▸ **GOAL**: In the construction progress update, how many people are now working on the site?

▸ **PASSAGE GIVEN**:
## BEGIN
We've been successful in hiring additional craft resources and supervision and now we have over 8,000 people working on the site across day and night shifts. As a result of these hiring efforts constructions weekly production capacity has risen and we are working to gain productivity improvement.
As we [Technical Difficulty], for example most recently our electrical scope for Unit 3, we see essentially an S-curve or a sawtooth effect. As we add a significant number of new skilled craft and field supervision, we initially see modest levels of improvement in earned hours then as the workforce matures productivity should improve.
You can see this effect in our most recent data. CPI is a trailing four-week statistic. However over the last month or so earned hours for our Unit 3 electrical have more than doubled. Looking forward in order to meet the aggressive site work plan we will need to sustain and improve this performance.
As a final note, it would not be surprising to see more fluctuations in CPI in the months ahead as we continue to add new craft and increase system turnover activities. We believe we are on track to meet the upcoming milestones in support of the aggressive site floor plan.
## END
▸ **INFORMATION SHOWN**:
## BEGIN
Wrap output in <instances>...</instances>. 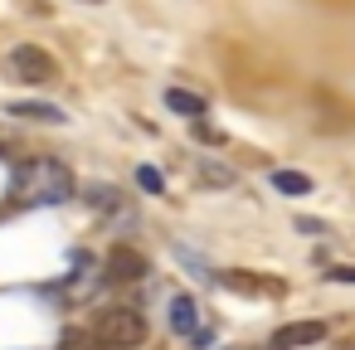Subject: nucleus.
<instances>
[{
	"instance_id": "obj_1",
	"label": "nucleus",
	"mask_w": 355,
	"mask_h": 350,
	"mask_svg": "<svg viewBox=\"0 0 355 350\" xmlns=\"http://www.w3.org/2000/svg\"><path fill=\"white\" fill-rule=\"evenodd\" d=\"M10 195L20 204H64L73 195V170L54 156H35V161H20L15 175H10Z\"/></svg>"
},
{
	"instance_id": "obj_2",
	"label": "nucleus",
	"mask_w": 355,
	"mask_h": 350,
	"mask_svg": "<svg viewBox=\"0 0 355 350\" xmlns=\"http://www.w3.org/2000/svg\"><path fill=\"white\" fill-rule=\"evenodd\" d=\"M93 335L107 340L112 350H127V345H141L146 340V316L137 306H103L93 316Z\"/></svg>"
},
{
	"instance_id": "obj_3",
	"label": "nucleus",
	"mask_w": 355,
	"mask_h": 350,
	"mask_svg": "<svg viewBox=\"0 0 355 350\" xmlns=\"http://www.w3.org/2000/svg\"><path fill=\"white\" fill-rule=\"evenodd\" d=\"M6 73H10L15 83H54V78H59V64H54V54H44L40 44H20V49H10Z\"/></svg>"
},
{
	"instance_id": "obj_4",
	"label": "nucleus",
	"mask_w": 355,
	"mask_h": 350,
	"mask_svg": "<svg viewBox=\"0 0 355 350\" xmlns=\"http://www.w3.org/2000/svg\"><path fill=\"white\" fill-rule=\"evenodd\" d=\"M103 272H107L112 282H137V277H146V272H151V263H146V253H137V248L117 243V248H107Z\"/></svg>"
},
{
	"instance_id": "obj_5",
	"label": "nucleus",
	"mask_w": 355,
	"mask_h": 350,
	"mask_svg": "<svg viewBox=\"0 0 355 350\" xmlns=\"http://www.w3.org/2000/svg\"><path fill=\"white\" fill-rule=\"evenodd\" d=\"M316 340H326V321H287L272 331V350H302Z\"/></svg>"
},
{
	"instance_id": "obj_6",
	"label": "nucleus",
	"mask_w": 355,
	"mask_h": 350,
	"mask_svg": "<svg viewBox=\"0 0 355 350\" xmlns=\"http://www.w3.org/2000/svg\"><path fill=\"white\" fill-rule=\"evenodd\" d=\"M171 331L175 335H200V306H195V297H171Z\"/></svg>"
},
{
	"instance_id": "obj_7",
	"label": "nucleus",
	"mask_w": 355,
	"mask_h": 350,
	"mask_svg": "<svg viewBox=\"0 0 355 350\" xmlns=\"http://www.w3.org/2000/svg\"><path fill=\"white\" fill-rule=\"evenodd\" d=\"M166 107L180 112V117H205V98L200 93H185V88H166Z\"/></svg>"
},
{
	"instance_id": "obj_8",
	"label": "nucleus",
	"mask_w": 355,
	"mask_h": 350,
	"mask_svg": "<svg viewBox=\"0 0 355 350\" xmlns=\"http://www.w3.org/2000/svg\"><path fill=\"white\" fill-rule=\"evenodd\" d=\"M10 117H25V122H64V112L54 103H15Z\"/></svg>"
},
{
	"instance_id": "obj_9",
	"label": "nucleus",
	"mask_w": 355,
	"mask_h": 350,
	"mask_svg": "<svg viewBox=\"0 0 355 350\" xmlns=\"http://www.w3.org/2000/svg\"><path fill=\"white\" fill-rule=\"evenodd\" d=\"M272 190L277 195H311V175H302V170H272Z\"/></svg>"
},
{
	"instance_id": "obj_10",
	"label": "nucleus",
	"mask_w": 355,
	"mask_h": 350,
	"mask_svg": "<svg viewBox=\"0 0 355 350\" xmlns=\"http://www.w3.org/2000/svg\"><path fill=\"white\" fill-rule=\"evenodd\" d=\"M59 350H112L107 340H98L93 331H78V326H69L64 335H59Z\"/></svg>"
},
{
	"instance_id": "obj_11",
	"label": "nucleus",
	"mask_w": 355,
	"mask_h": 350,
	"mask_svg": "<svg viewBox=\"0 0 355 350\" xmlns=\"http://www.w3.org/2000/svg\"><path fill=\"white\" fill-rule=\"evenodd\" d=\"M219 282L229 287V292H277V282H258V277H248V272H219Z\"/></svg>"
},
{
	"instance_id": "obj_12",
	"label": "nucleus",
	"mask_w": 355,
	"mask_h": 350,
	"mask_svg": "<svg viewBox=\"0 0 355 350\" xmlns=\"http://www.w3.org/2000/svg\"><path fill=\"white\" fill-rule=\"evenodd\" d=\"M200 180L205 185H234V170L219 166V161H200Z\"/></svg>"
},
{
	"instance_id": "obj_13",
	"label": "nucleus",
	"mask_w": 355,
	"mask_h": 350,
	"mask_svg": "<svg viewBox=\"0 0 355 350\" xmlns=\"http://www.w3.org/2000/svg\"><path fill=\"white\" fill-rule=\"evenodd\" d=\"M137 185H141L146 195H161V190H166V175H161L156 166H137Z\"/></svg>"
},
{
	"instance_id": "obj_14",
	"label": "nucleus",
	"mask_w": 355,
	"mask_h": 350,
	"mask_svg": "<svg viewBox=\"0 0 355 350\" xmlns=\"http://www.w3.org/2000/svg\"><path fill=\"white\" fill-rule=\"evenodd\" d=\"M88 204H93V209H117V190H112V185H93V190H88Z\"/></svg>"
},
{
	"instance_id": "obj_15",
	"label": "nucleus",
	"mask_w": 355,
	"mask_h": 350,
	"mask_svg": "<svg viewBox=\"0 0 355 350\" xmlns=\"http://www.w3.org/2000/svg\"><path fill=\"white\" fill-rule=\"evenodd\" d=\"M326 277H331V282H355V268H350V263H340V268H331Z\"/></svg>"
},
{
	"instance_id": "obj_16",
	"label": "nucleus",
	"mask_w": 355,
	"mask_h": 350,
	"mask_svg": "<svg viewBox=\"0 0 355 350\" xmlns=\"http://www.w3.org/2000/svg\"><path fill=\"white\" fill-rule=\"evenodd\" d=\"M297 229H302V234H311V238H321V234H326V224H316V219H297Z\"/></svg>"
}]
</instances>
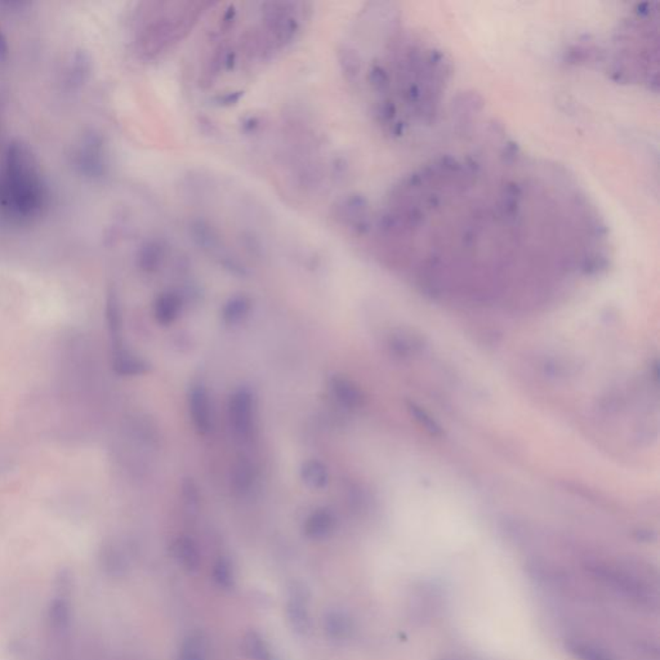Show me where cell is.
Instances as JSON below:
<instances>
[{"label":"cell","mask_w":660,"mask_h":660,"mask_svg":"<svg viewBox=\"0 0 660 660\" xmlns=\"http://www.w3.org/2000/svg\"><path fill=\"white\" fill-rule=\"evenodd\" d=\"M48 620L51 628L58 633L68 632L73 620V612L68 597L56 596L48 609Z\"/></svg>","instance_id":"277c9868"},{"label":"cell","mask_w":660,"mask_h":660,"mask_svg":"<svg viewBox=\"0 0 660 660\" xmlns=\"http://www.w3.org/2000/svg\"><path fill=\"white\" fill-rule=\"evenodd\" d=\"M114 369L116 373L120 375H140L146 373L149 370V367L145 361L138 359L133 355L128 352L119 351L115 355V361H114Z\"/></svg>","instance_id":"ba28073f"},{"label":"cell","mask_w":660,"mask_h":660,"mask_svg":"<svg viewBox=\"0 0 660 660\" xmlns=\"http://www.w3.org/2000/svg\"><path fill=\"white\" fill-rule=\"evenodd\" d=\"M189 407L192 422L199 434L205 435L211 431V404L208 392L203 386L192 388L189 396Z\"/></svg>","instance_id":"7a4b0ae2"},{"label":"cell","mask_w":660,"mask_h":660,"mask_svg":"<svg viewBox=\"0 0 660 660\" xmlns=\"http://www.w3.org/2000/svg\"><path fill=\"white\" fill-rule=\"evenodd\" d=\"M333 513L329 510L321 508L308 516L305 524V533L310 538H324L333 530Z\"/></svg>","instance_id":"5b68a950"},{"label":"cell","mask_w":660,"mask_h":660,"mask_svg":"<svg viewBox=\"0 0 660 660\" xmlns=\"http://www.w3.org/2000/svg\"><path fill=\"white\" fill-rule=\"evenodd\" d=\"M216 572H221V575L218 577L221 583L227 585L231 582V569H230V566L226 564L225 561H219Z\"/></svg>","instance_id":"ac0fdd59"},{"label":"cell","mask_w":660,"mask_h":660,"mask_svg":"<svg viewBox=\"0 0 660 660\" xmlns=\"http://www.w3.org/2000/svg\"><path fill=\"white\" fill-rule=\"evenodd\" d=\"M330 389L335 396V399L347 409H360L365 404V395L362 394L360 388L350 381L346 377L334 375L329 382Z\"/></svg>","instance_id":"3957f363"},{"label":"cell","mask_w":660,"mask_h":660,"mask_svg":"<svg viewBox=\"0 0 660 660\" xmlns=\"http://www.w3.org/2000/svg\"><path fill=\"white\" fill-rule=\"evenodd\" d=\"M181 660H205V650L201 641L191 639L184 644Z\"/></svg>","instance_id":"5bb4252c"},{"label":"cell","mask_w":660,"mask_h":660,"mask_svg":"<svg viewBox=\"0 0 660 660\" xmlns=\"http://www.w3.org/2000/svg\"><path fill=\"white\" fill-rule=\"evenodd\" d=\"M572 651L577 654L582 660H609L592 647L585 646V645H577L572 647Z\"/></svg>","instance_id":"2e32d148"},{"label":"cell","mask_w":660,"mask_h":660,"mask_svg":"<svg viewBox=\"0 0 660 660\" xmlns=\"http://www.w3.org/2000/svg\"><path fill=\"white\" fill-rule=\"evenodd\" d=\"M108 321H109L110 330L112 334V338H117L120 330H122V316H120V308L117 305L115 295H110L108 300Z\"/></svg>","instance_id":"4fadbf2b"},{"label":"cell","mask_w":660,"mask_h":660,"mask_svg":"<svg viewBox=\"0 0 660 660\" xmlns=\"http://www.w3.org/2000/svg\"><path fill=\"white\" fill-rule=\"evenodd\" d=\"M176 553L179 561L187 567H197L199 564L198 547L190 538L179 539L176 545Z\"/></svg>","instance_id":"7c38bea8"},{"label":"cell","mask_w":660,"mask_h":660,"mask_svg":"<svg viewBox=\"0 0 660 660\" xmlns=\"http://www.w3.org/2000/svg\"><path fill=\"white\" fill-rule=\"evenodd\" d=\"M229 418L234 432L248 437L252 432L253 396L248 389H239L230 399Z\"/></svg>","instance_id":"6da1fadb"},{"label":"cell","mask_w":660,"mask_h":660,"mask_svg":"<svg viewBox=\"0 0 660 660\" xmlns=\"http://www.w3.org/2000/svg\"><path fill=\"white\" fill-rule=\"evenodd\" d=\"M300 477L308 488L315 489V491L324 489L329 481L327 467L320 461H316V459H311V461L303 463L300 468Z\"/></svg>","instance_id":"8992f818"},{"label":"cell","mask_w":660,"mask_h":660,"mask_svg":"<svg viewBox=\"0 0 660 660\" xmlns=\"http://www.w3.org/2000/svg\"><path fill=\"white\" fill-rule=\"evenodd\" d=\"M408 410L410 415L414 418L415 422L418 423L422 429H426L429 435L435 437H441L444 435L443 429L439 423L436 422L429 414L427 410H424L422 407L417 405L415 402H408Z\"/></svg>","instance_id":"30bf717a"},{"label":"cell","mask_w":660,"mask_h":660,"mask_svg":"<svg viewBox=\"0 0 660 660\" xmlns=\"http://www.w3.org/2000/svg\"><path fill=\"white\" fill-rule=\"evenodd\" d=\"M249 308L251 302L246 297H235L226 303L222 311V318L227 324H236L246 318V313H249Z\"/></svg>","instance_id":"8fae6325"},{"label":"cell","mask_w":660,"mask_h":660,"mask_svg":"<svg viewBox=\"0 0 660 660\" xmlns=\"http://www.w3.org/2000/svg\"><path fill=\"white\" fill-rule=\"evenodd\" d=\"M181 308V300L176 294H164L155 305V316L157 320L163 324L168 325L170 323L177 319L178 313Z\"/></svg>","instance_id":"52a82bcc"},{"label":"cell","mask_w":660,"mask_h":660,"mask_svg":"<svg viewBox=\"0 0 660 660\" xmlns=\"http://www.w3.org/2000/svg\"><path fill=\"white\" fill-rule=\"evenodd\" d=\"M246 650L252 654V658L254 659L263 660L267 658V647H266L265 642L256 634H252L251 639L246 641Z\"/></svg>","instance_id":"9a60e30c"},{"label":"cell","mask_w":660,"mask_h":660,"mask_svg":"<svg viewBox=\"0 0 660 660\" xmlns=\"http://www.w3.org/2000/svg\"><path fill=\"white\" fill-rule=\"evenodd\" d=\"M328 629L332 631L334 633V636L337 637H340L343 634H346L347 632L348 627L346 624V620L345 618H340L338 615H334L333 618L329 619V626H328Z\"/></svg>","instance_id":"e0dca14e"},{"label":"cell","mask_w":660,"mask_h":660,"mask_svg":"<svg viewBox=\"0 0 660 660\" xmlns=\"http://www.w3.org/2000/svg\"><path fill=\"white\" fill-rule=\"evenodd\" d=\"M253 483V468L251 463L246 459H240L232 472V489L235 493L244 494L249 491Z\"/></svg>","instance_id":"9c48e42d"}]
</instances>
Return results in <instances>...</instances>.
## END
▸ **TASK SOLUTION**: Over 8,000 people, across day and night shifts.